Status of Proxy Access Shareholder Proposals, Including Binding Bylaw Proposals
At annual meetings so far this year, investors have already voted on more than 30 shareholder proposals asking companies to make proxy access rights available to shareholders who have owned 3% of common stock for at least three years, with more than 50 proposals remaining to be decided through August. Some of these proposals have been featured at companies that already adopted bylaws providing shareholders with the right to nominate candidates at those 3%/ three-year ownership thresholds, while other proposals are being presented at companies that are adamantly opposed to proxy access in any form.
Early voting results tend to split largely along the lines of whether companies have an existing proxy access bylaw. If they do, the proposals tend to fail even if there are differences between the proposals and the existing bylaws, such as the proposals seeking to eliminate any restrictions on the number of shareholders that can form a group to nominate a candidate.

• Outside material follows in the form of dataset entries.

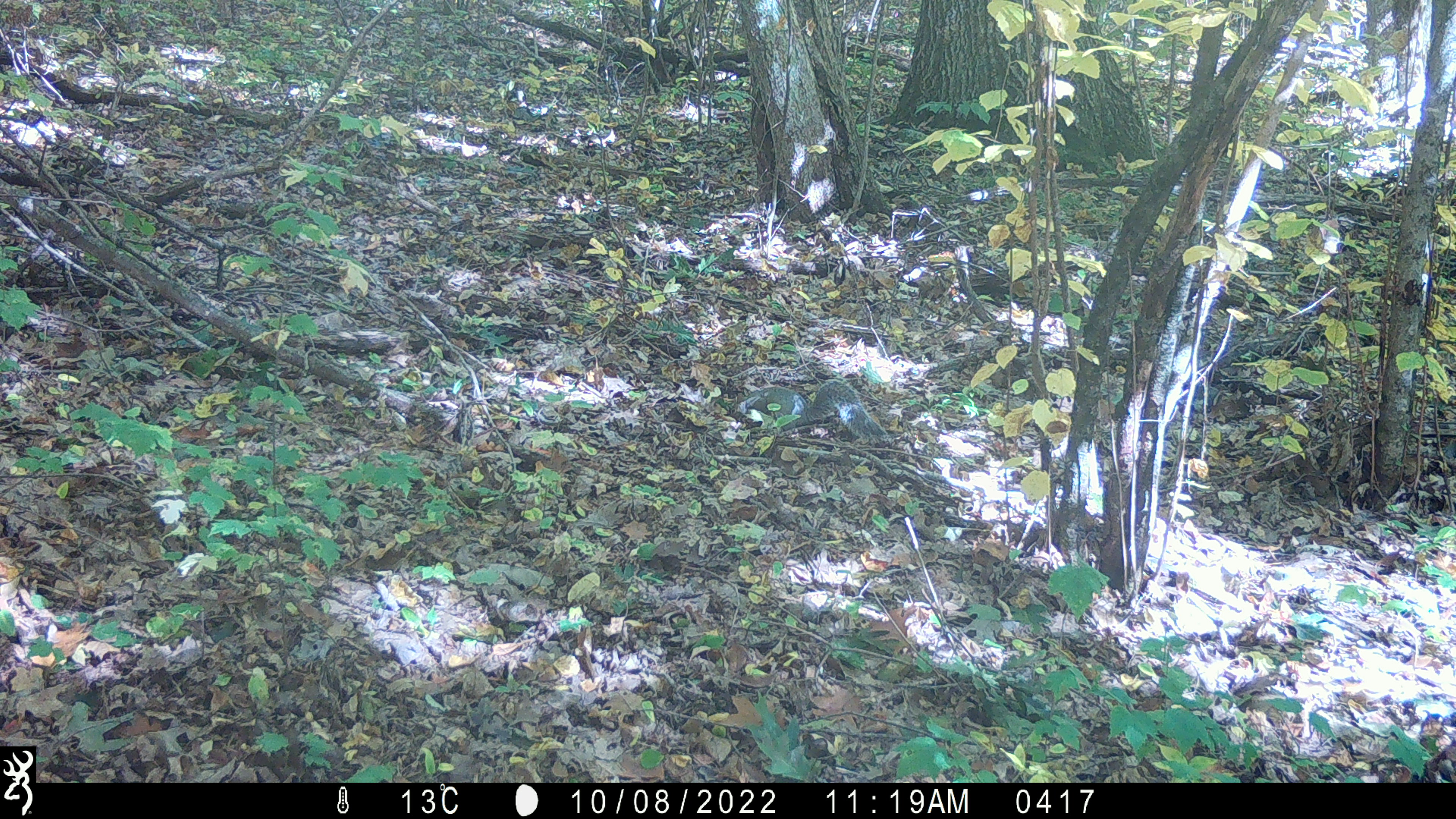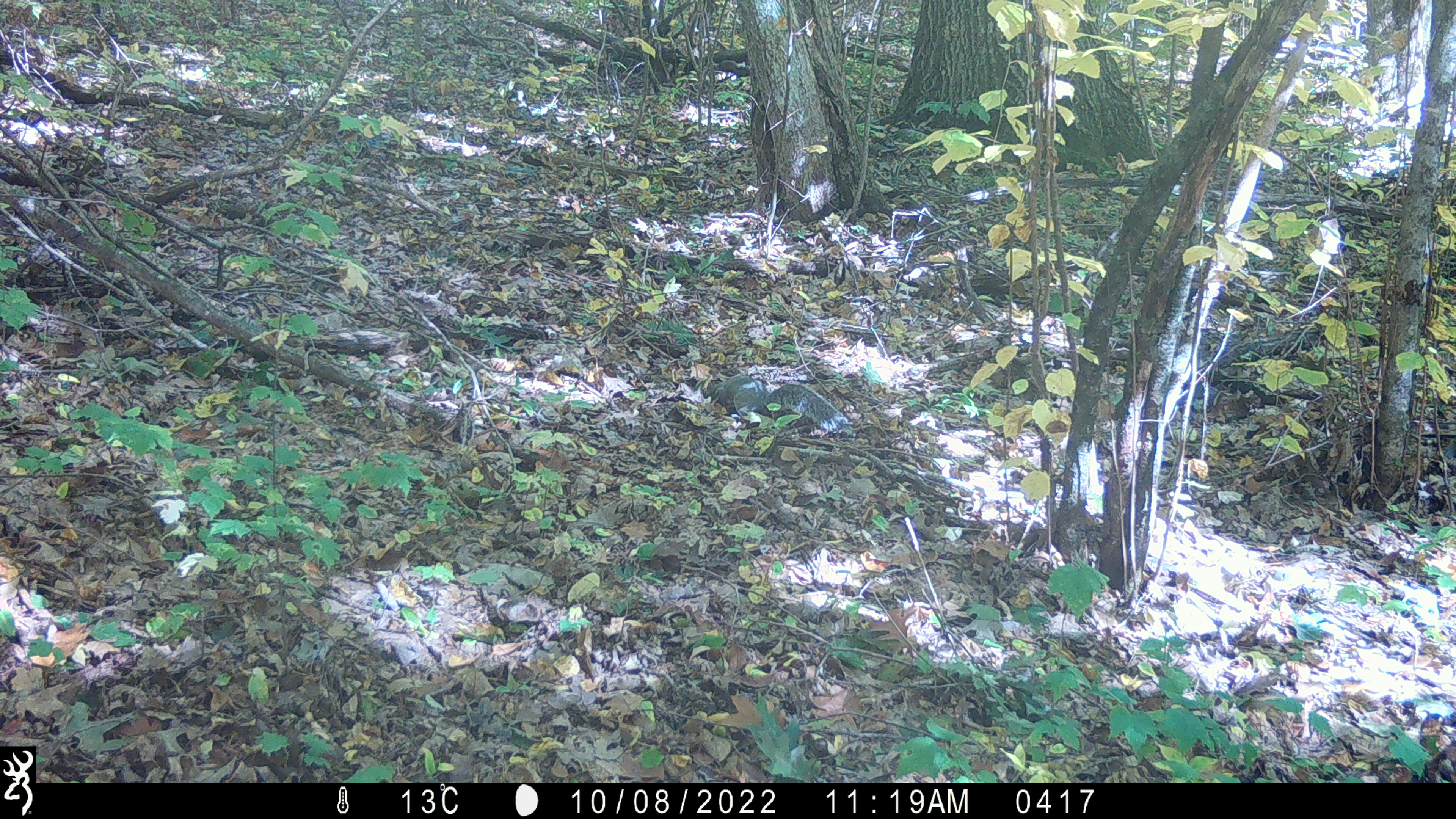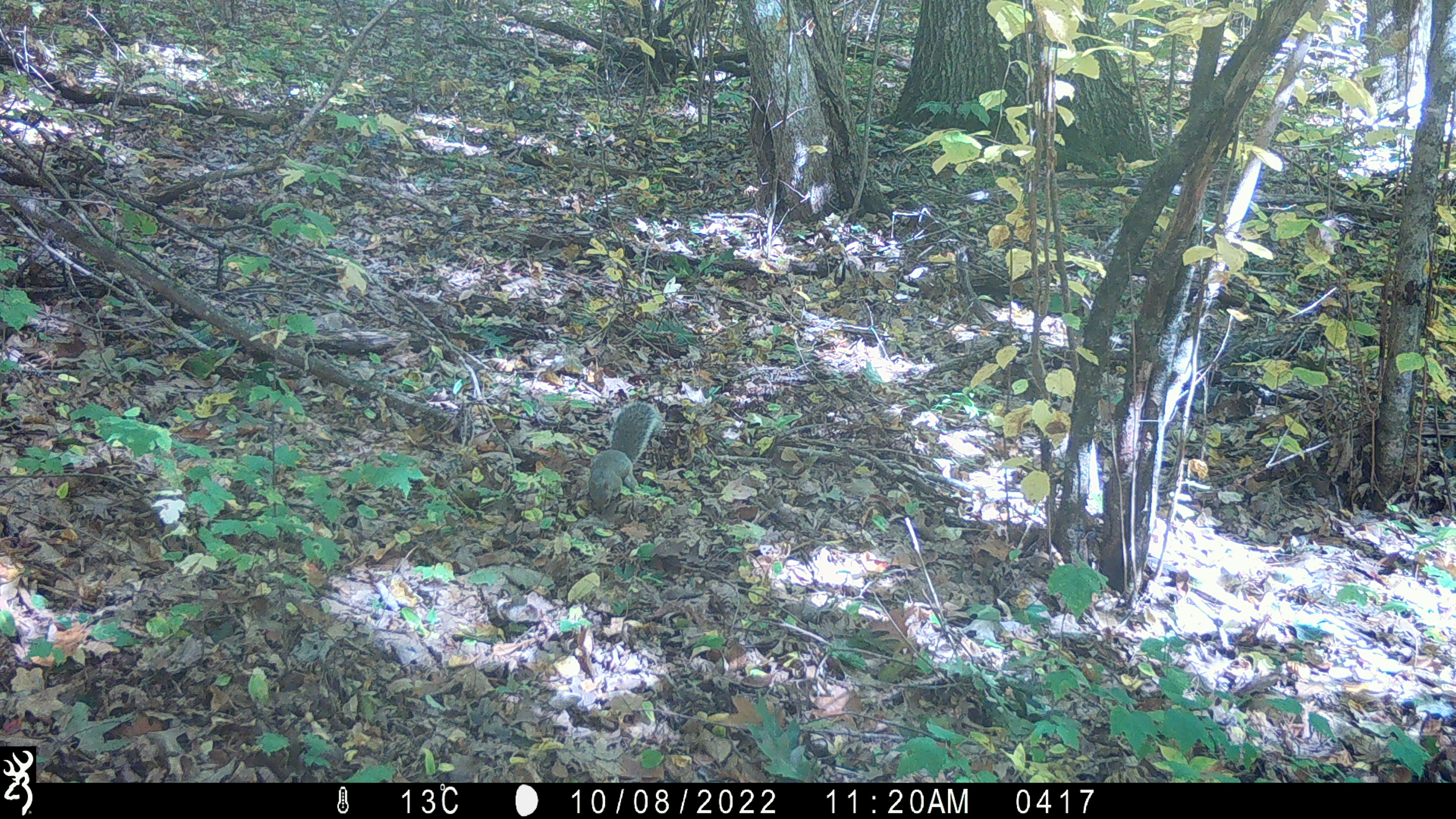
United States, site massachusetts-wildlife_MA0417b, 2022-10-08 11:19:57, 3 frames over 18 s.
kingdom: Animalia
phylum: Chordata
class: Mammalia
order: Rodentia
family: Sciuridae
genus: Sciurus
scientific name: Sciurus carolinensis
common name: gray squirrel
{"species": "gray squirrel (Sciurus carolinensis)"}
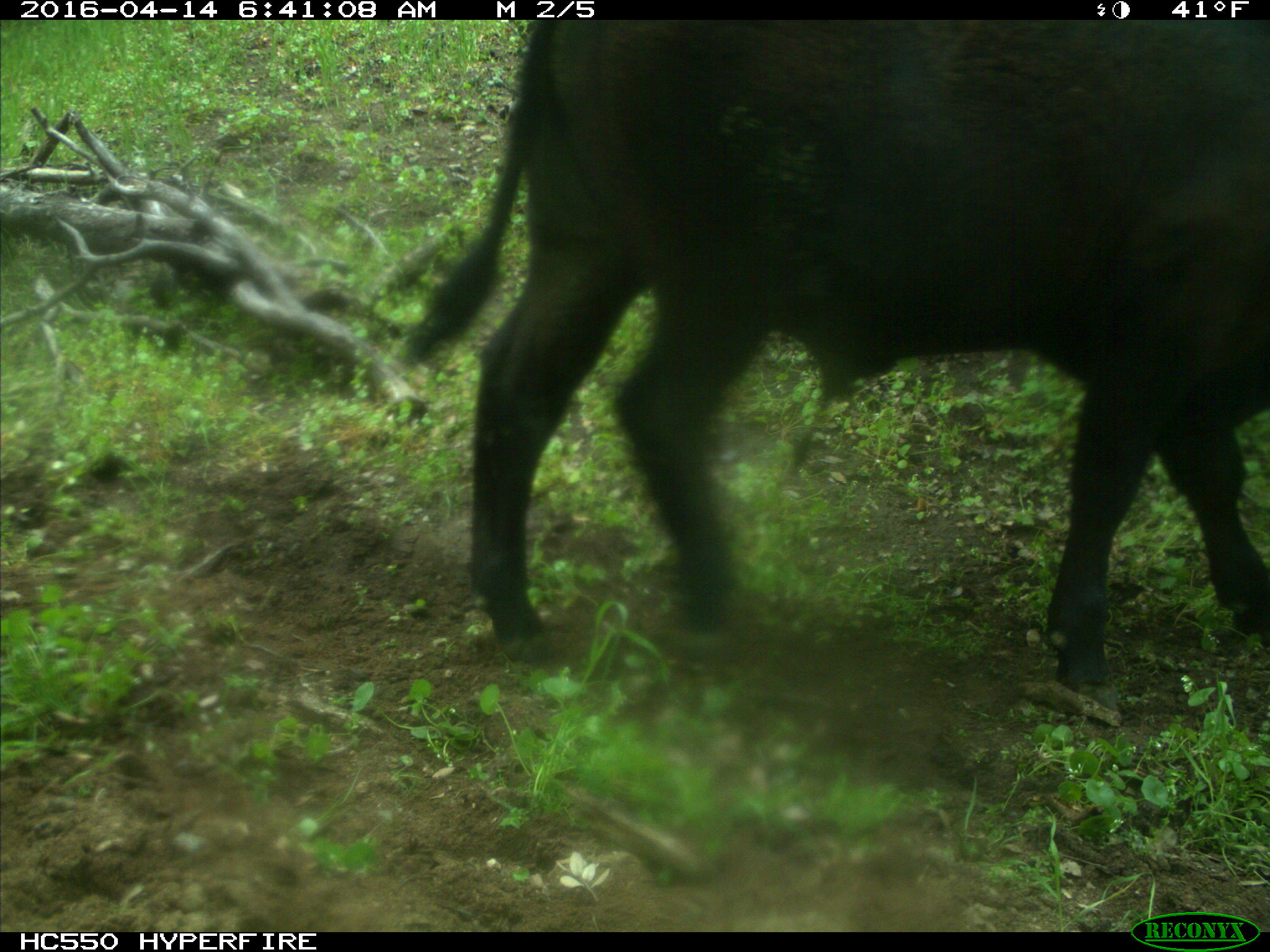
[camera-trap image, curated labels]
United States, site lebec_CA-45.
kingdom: Animalia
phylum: Chordata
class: Mammalia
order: Artiodactyla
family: Bovidae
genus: Bos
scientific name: Bos taurus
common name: domestic cow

For companies that do not have proxy access at all, the proposals asking them to adopt it have generally received majority support unless there are significant insider holdings, ranging from about 57% of votes in favor to as high as 86%.
In addition, there have been a handful of shareholder proposals to try to force companies that currently have higher ownership thresholds of 5% in their proxy access bylaws to lower those requirements, some through binding bylaw resolutions. The resolutions would simply change four terms in a company’s existing proxy access bylaw upon receiving the requisite support to amend the bylaws: (a) replace 5% stock ownership threshold with 3%; (b) delete the reference to the limit on the number of shareholders that can form a group; (c) replace 20% of the board seats up for nomination with 25%; and finally (d) replace 25% with 10% of the votes that a proxy access nominee must receive before the candidate cannot be re-nominated in following elections. As of early May, the binding bylaw proposals have not passed at either of the two companies where it was voted on and the results have been announced.